Records for the exercise: Begin

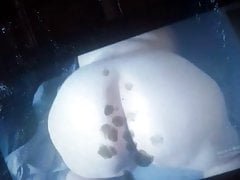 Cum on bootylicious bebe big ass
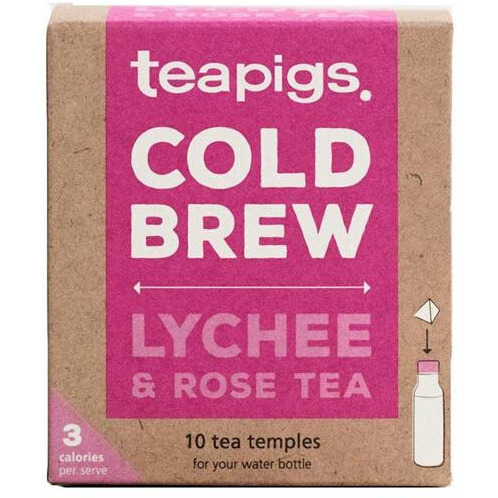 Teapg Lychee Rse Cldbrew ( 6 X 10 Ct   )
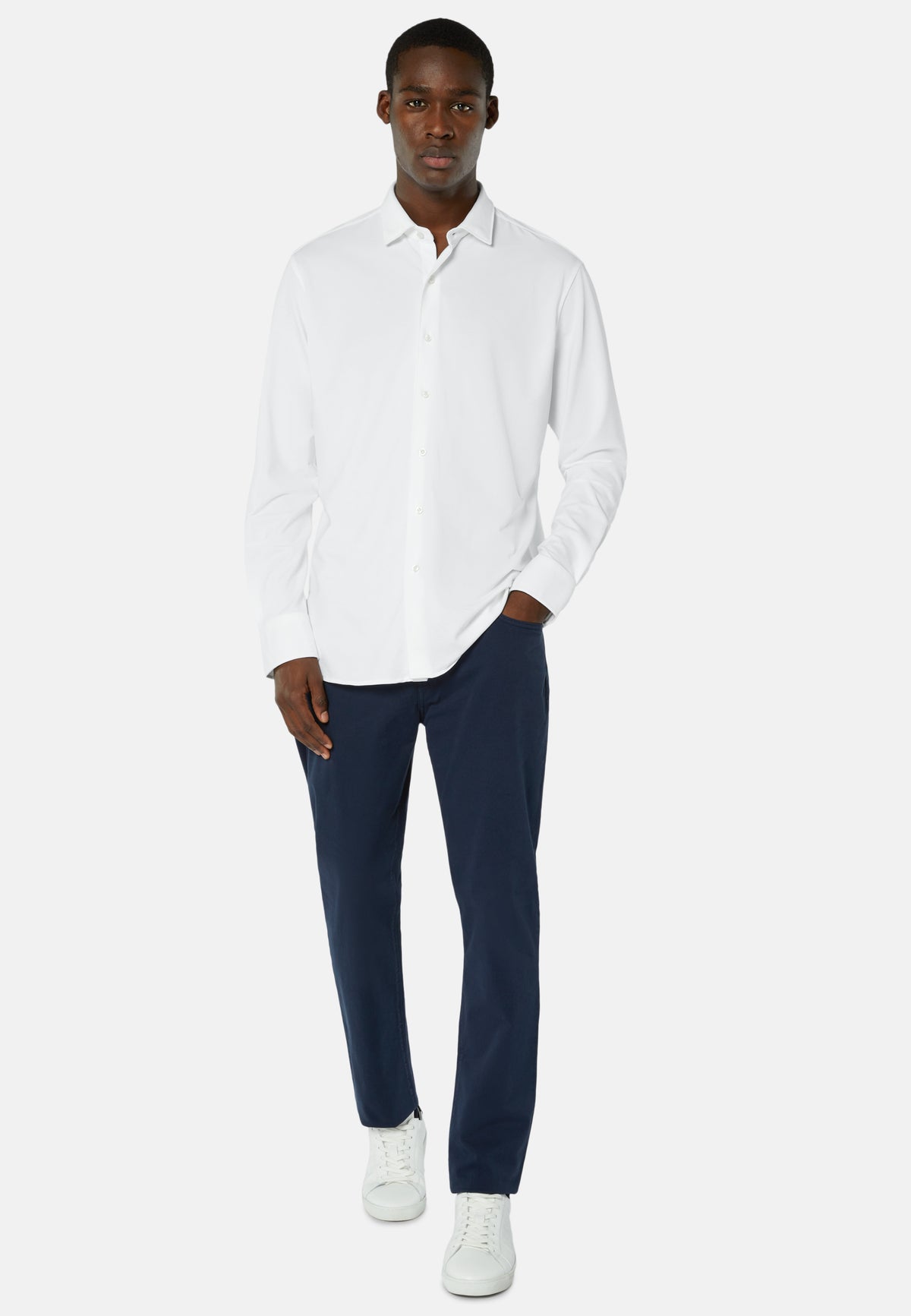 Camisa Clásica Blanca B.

Records for the exercise: End
Records for the exercise: Begin

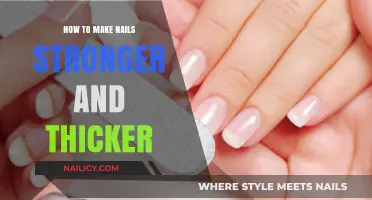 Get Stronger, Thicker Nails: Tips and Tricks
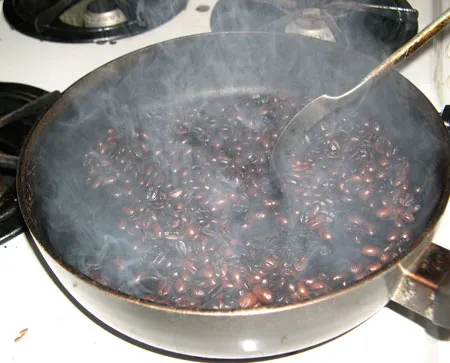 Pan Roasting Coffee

Records for the exercise: End

# Required action
Give again the rows in the stretch from the one containing "Get Stronger, Thicker Nails: Tips and Tricks" through the one containing "Pan Roasting Coffee", both included. Leave the pictures out of your answer.

# Task result
 Get Stronger, Thicker Nails: Tips and Tricks
 Pan Roasting Coffee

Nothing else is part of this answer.